Aufgabe: Schreib den Text über die Krise in der Landwirtschaft nach seinem letzten Satz weiter.

Vorgegebener Text:
-------
Dienstag, 21. April 2009

Taschenspieler im Kuhstall




Die Landwirtschaft gerät zunehmend in den Sog der Krise. Vor allem die Situation in Osteuropa macht zu schaffen. Die Bauernvertreter stehen der Entwicklung hilflos gegenüber. Was sie den Bauern anbieten, gemahnt eher an Taschenspielertricks denn an Hilfe.
So rühmt man sich etwa seit Monaten mit Milchprämie und erhöhter Agrardieselvergütung ein „Konjunkturpaket" gegen die Krise geschnürt zu haben. Dabei ist dieses Paket nicht anderes als eine Mogelpackung, wurde es doch schon im Sommer des Vorjahres vorgestellt - damals als Wahlkampfzuckerl.
Damit nicht genug. Die Milchprämie wird nicht, wie man immer den Eindruck erweckt, 50 Millionen, sondern nur 26 Millionen Euro direkt für die Bauern geben. Macht, umgelegt auf ein Kilogramm Milch, gerade einmal einen Cent aus. Nicht gerade viel bei Preiseinbußen von 15 und mehr Cent. Kein Wunder, dass viele Bauern es als Hohn empfinden, da von Hilfe zu sprechen.
Das gilt auch für die nun geplante Aussetzung der Erhöhung der Produzktionsquoten bei Milch, um den Preisverfall zu stoppen. Warum geht jetzt auf einmal, was bisher als unabänderlich galt? Es passt jedenfalls in die Linie - schaut gut aus, bringt aber wenig. Außer falsche Erwartungen und enttäuschte Hoffnungen.

Von Hans Gmeiner am 21. Apr 2009 in Wirtschaft

Krise greift nach den Bauern





Die weichen Währungen und die Krise in Osteuropa bringen die Bauern und die Verarbeiter von Lebensmitteln gewaltig unter Druck.

HANS GMEINER Salzburg (SN). Im vergangenen Herbst schlug bereits die Holzwirtschaft Alarm, nun ist auch in der Landwirtschaft Feuer auf dem Dach. Die Krise und die damit einhergehenden Währungsturbulenzen bringen die Warenströme durcheinander. Vor allem Osteuropa macht Sorgen. Zum einen kommen die Ausfuhren in Länder wie Ungarn, Polen, Rumänien oder Russland ins Stocken, weil sich die Menschen dort die Waren aus Westeuropa nicht mehr leisten können. Zum anderen sorgt die kräftige Abwertung mancher Ostwährungen für starken Preisdruck, weil die Importe von Agrarprodukten wie Getreide aus diesen Regionen wesentlich billiger wurden. Schutzzölle, wie sie in Russland bei Agrarimporten gang und gäbe sind, machen die Lage nicht einfacher. Einbußen in Osteuropa Für die heimische Land- und Lebensmittelwirtschaft steht viel auf dem Spiel. In den vergangenen Jahren baute man erfolgreich neue Märkte auf. „Zweistellige Zuwachsraten im Export waren die Regel“, sagt Josef Domschitz von der Wirtschaftskammer Österreich. Allein 2008 wuchsen die Exporte in diese Länder (ohne Russland) um 25 Prozent auf knapp 1,4 Mrd. Euro.
-------
Datenauszug:

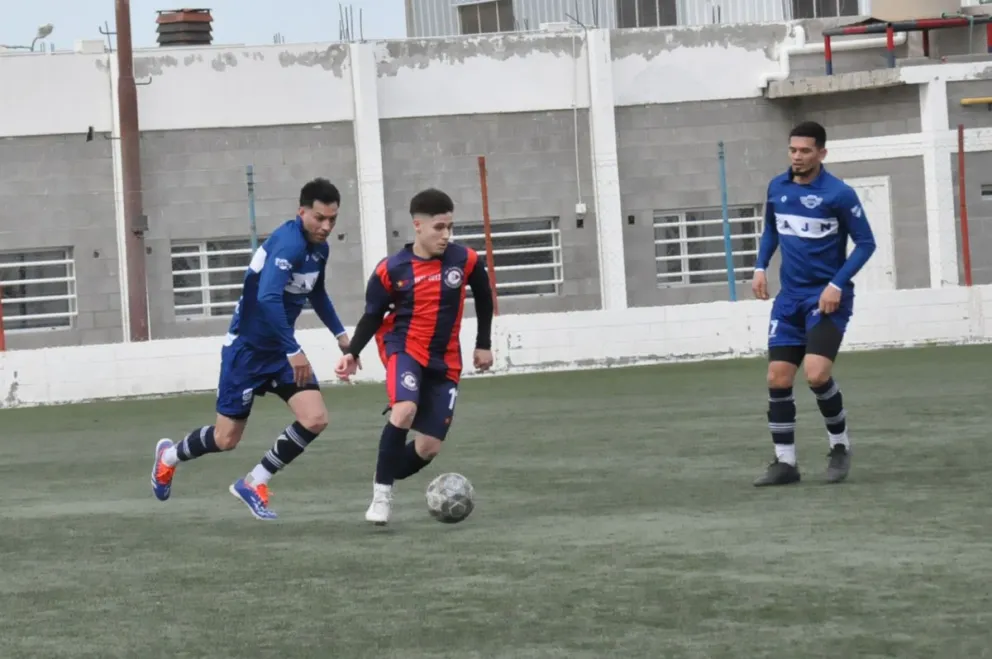 El Zonal "A" va con diferentes horarios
-------
Lösung:
Dieser Boom ist nun ins Stocken geraten. „Es gibt spürbare Einbußen“, sagt Josef Braunshofer, Chef der Berglandmilch. Von Rückgängen von 50 und mehr Prozent spricht Hans Schlederer, Geschäftsführer der Schweinebörse. Forint, Zloty und andere Währungen werteten in den vergangenen Monaten um bis zu 40 Prozent ab. „Damit sind unsere Produkte für die Konsumenten dort zu teuer geworden“, sagt Schlederer.
Als zusätzlicher Hemmschuh erweist sich die angespannte Situation bei der Finanzierung von Exportgeschäften. Die Exporteure trauen sich nur mehr gegen Bankgarantien oder Vorauskassa zu liefern, um zu ihrem Geld zu kommen. Genau damit tun sich die Importeure in den betroffenen Ländern schwer.
Auch die Vorsicht der heimischen Banken erweist sich nicht als Hemmschuh, wird geklagt. „Bei der Einschätzung des Risikos steht oft nicht mehr die Bonität des einzelnen Kunden, sondern immer öfter die des Landes, in dem er sitzt, im Vordergrund.“
Noch schwerwiegender als die Einbußen im direkten Geschäft wirkt sich die Veränderung der Warenströme auf die heimischen Bauern und Verarbeiter aus. Schweinefleisch, Milch und andere Agrarprodukte, die derzeit nicht in Osteuropa verkauft werden können, sorgen auf dem westeuropäischen Markt zunehmend für Preisdruck. Billigkäse, der für Russland bestimmt war, kommt in Deutschland in die Geschäfte und drückt dort und damit indirekt auch in Österreich auf die Preise. Schweinefleisch, das in Warschau oder Moskau nicht verkauft werden kann, wird nun in Berlin und München angeboten oder eingelagert. „Die Lager füllen sich rasant“, heißt es. Getreidepreise unter Druck Bei den Importen hingegen wirken sich die Krise und die neuen Währungsrelationen, die Produkte aus Ländern wie Ungarn, Polen oder Tschechien wesentlich verbilligen, vorerst kaum aus. „Da ist noch nichts erkennbar“, sagt Franz Sinabell vom Wifo. Das könnte aber bald anders werden. „Wir haben über Jahre von den Währungsrelationen profitiert, jetzt kann es sein, dass wir Dampf kriegen.“
Auf den Getreidemärkten ist das längst der Fall. Der Preisverfall im vergangenen Herbst hatte nur zum Teil mit dem großen Angebot zu tun. „Da wurden die gesunkenen Wechselkurse bereits eingepreist“, sagt der Getreidehändler Thomas Lang von der Linzer Intertrading. Die Preise für Mais und Weizen liegen deutlich unter dem Vorjahresniveau. Selbst Biomais ist derzeit in Ungarn um rund ein Drittel billiger als in Österreich.
Das könnte sich aber bald wieder ändern. Wegen des fehlenden Kapitals und der schlechten Preise wird in Osteuropa heuer deutlich weniger Sommergetreide und Mais angebaut. Das sollte Druck aus dem Markt nehmen und vielleicht bessere Preise bringen – auch das ist eine Folge der Krise.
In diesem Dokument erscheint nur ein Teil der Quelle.